1. Free speech is a socialist issue because the traditional goal of socialism, the socialism of Marx and Wilde and Wells and Orwell, is to free people to think and do what they please.

2. Charlie Hebdo may be called anti-religious, but to call them racist, you have to ignore their criticism of Christians and Jews or conclude their racism covers the human race.

3. Charlie Hebdo is a far-left publication, so to say they're supporting a rightwing agenda, you have to ignore the rightwing religious people who think religion should not be criticized and the leftists who support free speech.

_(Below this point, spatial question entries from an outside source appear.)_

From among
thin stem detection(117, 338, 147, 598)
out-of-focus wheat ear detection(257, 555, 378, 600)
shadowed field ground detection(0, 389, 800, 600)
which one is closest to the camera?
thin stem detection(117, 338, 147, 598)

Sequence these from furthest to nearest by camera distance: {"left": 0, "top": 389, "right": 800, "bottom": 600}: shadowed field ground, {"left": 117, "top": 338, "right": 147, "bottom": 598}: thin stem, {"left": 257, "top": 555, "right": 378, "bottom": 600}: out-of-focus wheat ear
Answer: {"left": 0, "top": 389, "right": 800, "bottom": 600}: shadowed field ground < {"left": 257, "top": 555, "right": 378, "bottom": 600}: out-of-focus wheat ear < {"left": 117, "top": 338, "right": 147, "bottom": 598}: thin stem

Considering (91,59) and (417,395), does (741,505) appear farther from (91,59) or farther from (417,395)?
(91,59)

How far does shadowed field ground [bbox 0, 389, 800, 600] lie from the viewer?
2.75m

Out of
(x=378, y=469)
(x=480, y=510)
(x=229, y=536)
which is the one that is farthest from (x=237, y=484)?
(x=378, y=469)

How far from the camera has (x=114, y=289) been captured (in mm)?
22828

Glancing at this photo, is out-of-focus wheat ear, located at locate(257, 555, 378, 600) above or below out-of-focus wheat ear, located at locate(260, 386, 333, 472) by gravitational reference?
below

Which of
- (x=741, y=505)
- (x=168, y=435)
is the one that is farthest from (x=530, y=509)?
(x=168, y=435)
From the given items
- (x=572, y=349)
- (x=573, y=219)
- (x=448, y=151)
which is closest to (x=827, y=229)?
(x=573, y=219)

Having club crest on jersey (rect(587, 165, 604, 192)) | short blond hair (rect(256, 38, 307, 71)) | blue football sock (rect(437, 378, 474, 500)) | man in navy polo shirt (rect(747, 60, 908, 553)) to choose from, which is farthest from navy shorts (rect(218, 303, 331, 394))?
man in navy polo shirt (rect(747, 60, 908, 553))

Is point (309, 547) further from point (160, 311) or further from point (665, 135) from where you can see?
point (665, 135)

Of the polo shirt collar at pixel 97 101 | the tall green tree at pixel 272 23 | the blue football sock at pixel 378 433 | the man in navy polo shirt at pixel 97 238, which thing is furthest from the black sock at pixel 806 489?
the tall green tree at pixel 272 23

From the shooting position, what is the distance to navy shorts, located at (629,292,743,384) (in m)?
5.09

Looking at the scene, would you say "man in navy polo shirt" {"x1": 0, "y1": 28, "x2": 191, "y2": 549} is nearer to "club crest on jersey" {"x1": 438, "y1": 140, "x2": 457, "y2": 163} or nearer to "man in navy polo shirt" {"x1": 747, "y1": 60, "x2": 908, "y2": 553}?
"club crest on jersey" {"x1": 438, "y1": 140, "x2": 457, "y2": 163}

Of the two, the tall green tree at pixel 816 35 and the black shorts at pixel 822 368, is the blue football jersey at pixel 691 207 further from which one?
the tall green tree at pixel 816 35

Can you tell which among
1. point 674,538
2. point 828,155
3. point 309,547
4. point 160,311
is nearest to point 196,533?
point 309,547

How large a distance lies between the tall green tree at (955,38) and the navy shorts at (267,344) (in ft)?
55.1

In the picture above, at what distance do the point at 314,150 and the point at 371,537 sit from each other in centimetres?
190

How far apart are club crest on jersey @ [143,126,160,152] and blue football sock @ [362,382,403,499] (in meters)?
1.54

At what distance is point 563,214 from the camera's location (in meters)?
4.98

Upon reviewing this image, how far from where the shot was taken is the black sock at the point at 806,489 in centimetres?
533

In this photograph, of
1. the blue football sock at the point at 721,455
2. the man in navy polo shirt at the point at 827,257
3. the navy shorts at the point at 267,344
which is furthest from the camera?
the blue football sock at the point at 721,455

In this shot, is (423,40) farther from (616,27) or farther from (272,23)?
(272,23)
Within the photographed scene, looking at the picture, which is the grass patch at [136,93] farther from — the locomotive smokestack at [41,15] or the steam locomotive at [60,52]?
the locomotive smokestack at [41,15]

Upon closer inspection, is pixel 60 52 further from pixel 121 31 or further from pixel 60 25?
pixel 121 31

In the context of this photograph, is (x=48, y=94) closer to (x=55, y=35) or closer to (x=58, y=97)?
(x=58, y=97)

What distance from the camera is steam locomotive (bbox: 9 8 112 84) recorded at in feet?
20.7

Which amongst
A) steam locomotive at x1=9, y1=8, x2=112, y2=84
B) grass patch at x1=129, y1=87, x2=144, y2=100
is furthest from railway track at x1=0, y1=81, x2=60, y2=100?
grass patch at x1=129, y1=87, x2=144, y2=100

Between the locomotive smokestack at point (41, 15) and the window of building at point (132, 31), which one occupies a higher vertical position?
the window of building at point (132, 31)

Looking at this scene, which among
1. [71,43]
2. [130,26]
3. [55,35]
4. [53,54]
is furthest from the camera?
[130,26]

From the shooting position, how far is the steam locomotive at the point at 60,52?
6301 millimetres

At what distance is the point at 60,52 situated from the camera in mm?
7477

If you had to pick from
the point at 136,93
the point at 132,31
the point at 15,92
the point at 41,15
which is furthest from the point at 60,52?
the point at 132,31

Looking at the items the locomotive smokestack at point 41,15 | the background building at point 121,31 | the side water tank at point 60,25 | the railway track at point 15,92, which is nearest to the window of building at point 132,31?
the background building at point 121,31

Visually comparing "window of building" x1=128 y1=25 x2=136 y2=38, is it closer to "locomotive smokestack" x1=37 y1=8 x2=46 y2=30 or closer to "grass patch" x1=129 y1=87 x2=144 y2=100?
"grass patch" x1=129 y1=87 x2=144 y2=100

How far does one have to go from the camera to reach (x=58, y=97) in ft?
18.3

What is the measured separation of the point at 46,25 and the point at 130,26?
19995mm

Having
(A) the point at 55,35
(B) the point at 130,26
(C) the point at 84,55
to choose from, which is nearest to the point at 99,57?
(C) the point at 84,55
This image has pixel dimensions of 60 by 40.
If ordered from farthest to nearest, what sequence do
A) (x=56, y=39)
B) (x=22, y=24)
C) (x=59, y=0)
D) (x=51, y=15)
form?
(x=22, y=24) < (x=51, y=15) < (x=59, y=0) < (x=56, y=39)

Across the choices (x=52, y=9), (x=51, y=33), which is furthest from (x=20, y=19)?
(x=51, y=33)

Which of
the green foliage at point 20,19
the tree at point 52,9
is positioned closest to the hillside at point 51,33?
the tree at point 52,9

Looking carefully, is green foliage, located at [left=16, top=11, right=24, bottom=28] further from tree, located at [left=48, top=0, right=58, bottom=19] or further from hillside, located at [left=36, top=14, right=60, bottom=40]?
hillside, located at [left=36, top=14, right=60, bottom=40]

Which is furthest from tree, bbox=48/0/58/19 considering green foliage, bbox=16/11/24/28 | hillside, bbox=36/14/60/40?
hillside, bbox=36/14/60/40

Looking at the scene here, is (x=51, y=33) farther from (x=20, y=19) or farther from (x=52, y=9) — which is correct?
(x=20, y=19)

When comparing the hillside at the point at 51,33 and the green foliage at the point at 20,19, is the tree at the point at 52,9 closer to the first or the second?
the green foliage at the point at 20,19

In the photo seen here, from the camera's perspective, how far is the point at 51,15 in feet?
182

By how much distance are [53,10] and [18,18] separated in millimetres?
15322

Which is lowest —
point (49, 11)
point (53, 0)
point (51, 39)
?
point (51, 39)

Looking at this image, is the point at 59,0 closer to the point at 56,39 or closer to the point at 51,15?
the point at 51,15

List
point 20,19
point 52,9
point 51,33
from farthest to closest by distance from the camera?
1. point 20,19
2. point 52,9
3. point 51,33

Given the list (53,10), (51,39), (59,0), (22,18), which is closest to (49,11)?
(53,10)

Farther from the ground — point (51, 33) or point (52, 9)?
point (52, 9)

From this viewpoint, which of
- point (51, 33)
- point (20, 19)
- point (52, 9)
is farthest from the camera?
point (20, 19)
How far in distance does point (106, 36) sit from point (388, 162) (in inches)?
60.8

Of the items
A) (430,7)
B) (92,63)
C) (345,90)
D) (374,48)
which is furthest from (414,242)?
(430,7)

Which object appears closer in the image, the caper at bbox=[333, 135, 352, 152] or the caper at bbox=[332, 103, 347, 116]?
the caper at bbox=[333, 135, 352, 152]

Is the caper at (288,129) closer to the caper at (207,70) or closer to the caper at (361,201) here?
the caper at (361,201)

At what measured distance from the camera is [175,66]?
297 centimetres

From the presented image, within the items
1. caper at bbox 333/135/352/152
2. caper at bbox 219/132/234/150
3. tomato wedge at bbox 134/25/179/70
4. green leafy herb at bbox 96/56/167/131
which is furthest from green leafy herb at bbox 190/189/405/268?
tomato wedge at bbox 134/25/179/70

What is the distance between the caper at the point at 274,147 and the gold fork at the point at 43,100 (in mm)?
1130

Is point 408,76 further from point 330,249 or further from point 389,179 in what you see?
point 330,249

4. The Islamists who attacked Charlie Hebdo did not think they were doing anything involving socialism—or if they did, they thought they were attacking it. They were acting in the service of an ideology promoted by tycoons and princes. Calling them the oppressed is like calling soldiers and police officers oppressors—in both cases, they're the tools of rich people who are trying to make the rest of us serve them as they please.

But in that familiar discussion, I realized this:

Neoliberalism accepts the logic of "hate speech" laws for pragmatic reasons. The embrace of social identities supports division in general and conservative religion in particular. The point about conservative religion is especially significant: liberal religions accept criticism. Only conservative religions need to silence their critics.

So I find it very odd when socialists side with Garry Trudeau and other liberals in casting aspersions on Charlie Hebdo.